My interest in radio sparked when I was about 12 years old. My brother, Andy, and I saw some Knight Kit C-100 CB walkie talkies in a Radio Shack catalog, and our dad got them for us for Christmas. The idea, then just a dream, of being able to talk even a few feet by radio captured my imagination.
We soldered the kits using dad's Weller 120 watt soldering gun -- neither of us had any soldering or kit-building experience. Dad was an insurance executive, and I don't know why he even HAD a soldering gun. We probably bridged every circuit on the board, so of course they didn't work. We were distraught. Dad took us to the Radio Shack store, where the salesman took the ruined guts out of the cases, replaced them with pre-wired boards, and charged my dad about what the original kits cost.
Andy and I progressed to better CB walkie talkies, and through them met Bob Slater, then K9ZGT. Bob was about two years older than me, and lived on the other side of town in our small Chicago suburb. He'd already been a ham for a couple of years, and was just entering High School. He became our mentor, but while Andy took an immediate interest in ham radio, I was more fascinated by CB. Perhaps it was lack of ambition or motivation. With CB I could talk to people immediately. The ham license seemed daunting. Andy became WN9MAB, and inherited Bob's old novice station, a Heathkit DX-40 transmitter and a Hammerlund HQ-110 receiver. I set up a CB station and progressed through a series of "real" CB radios (real compared to the 100 mW walkie-talkies).
Of course you sneer at this. Hams are taught to look down on CBers as a birthright of becoming licensed. But this was more than a decade before the good-buddy, channel 19 trucker era on CB. We had callsigns, and used our real names. Conversations were civil and pretty routine. I had a great time.
I wasn't averse to ham radio, though. I'd just taken an easier route. Bob was both disparaging and encouraging. I learned Morse code, and practiced by spelling out street signs, though I don't think I actually listened to it much. Code was never my hurdle. Electronics came hard.
At age 15, my freshman year in High School, I took a full-credit science class titled "Amateur Radio." New Trier High School had a ham club (W9EDC) with maybe a dozen Extra-class students, may of whom also had their First Class FCC commercial licenses, and worked at the 10-watt FM station, WNTH. The class, club and all the "Frist Phones" were thanks to science instructor Charles Rockey, W9SCH. What a resource for technically-minded young students!
He was "Mr. Rockey" to all the students, but of course hams are not that formal. On the air, he used his last name, Rockey, and that's what his ham radio students were permitted to call him... after school. The club meet once a week, and had a fully-equipped multi-station shack with mostly older, 50's vintage equipment. But the "prime" HF station had a new Drake TR-3 SSB transceiver. Licensed students had a tremendous privilege: we could skip "study halls" and spend our free periods in the ham station.

§ **DATA SEGMENT**:
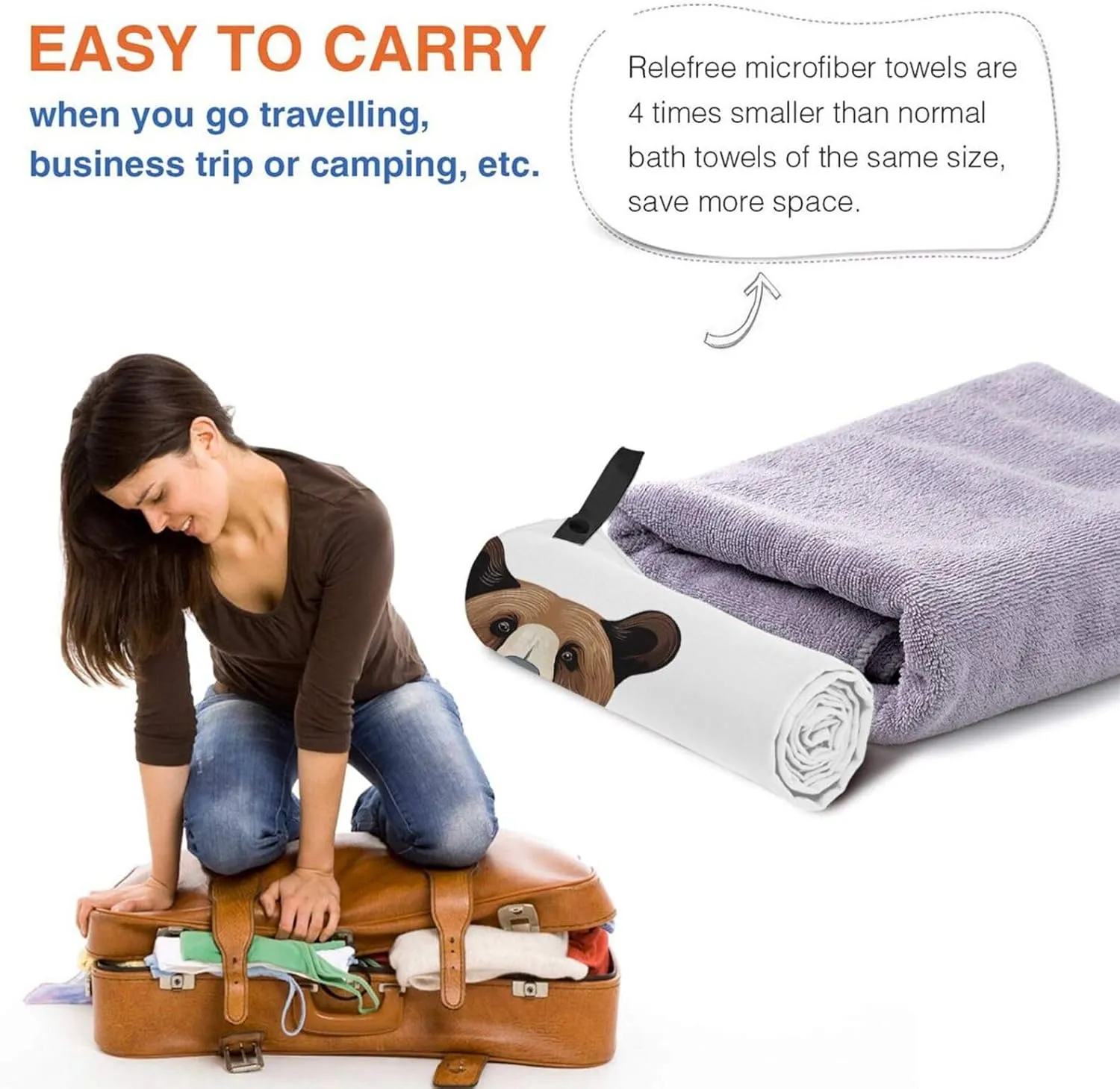 Bear Print Premium Compact Microfiber Travel Towel-Featherlight & Quick Dry,Sand-Resistant Beach Towel for Swimming,Camping,Vacation Essentials with Carry Pouch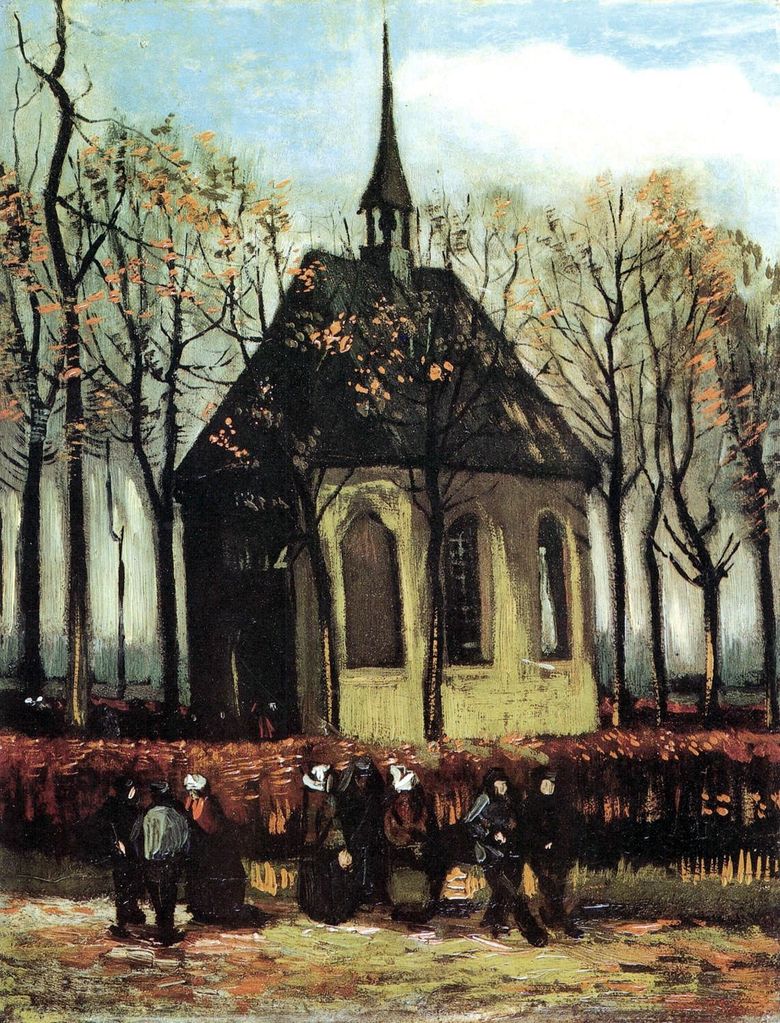 Sortez de léglise protestante de Nuenen   Vincent Van Gogh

§ **TASK SET**:
1. Copy word for word the part of the ham radio story above that opens with the words containing "I wasn't averse" and closes with "technically-minded young students!".
2. In the ham radio story above, which transmitter and receiver did Andy inherit from Bob?

§ **ANSWER SECTION**:
1.
I wasn't averse to ham radio, though. I'd just taken an easier route. Bob was both disparaging and encouraging. I learned Morse code, and practiced by spelling out street signs, though I don't think I actually listened to it much. Code was never my hurdle. Electronics came hard.
At age 15, my freshman year in High School, I took a full-credit science class titled "Amateur Radio." New Trier High School had a ham club (W9EDC) with maybe a dozen Extra-class students, may of whom also had their First Class FCC commercial licenses, and worked at the 10-watt FM station, WNTH. The class, club and all the "Frist Phones" were thanks to science instructor Charles Rockey, W9SCH. What a resource for technically-minded young students!

2. A Heathkit DX-40 transmitter and a Hammerlund HQ-110 receiver.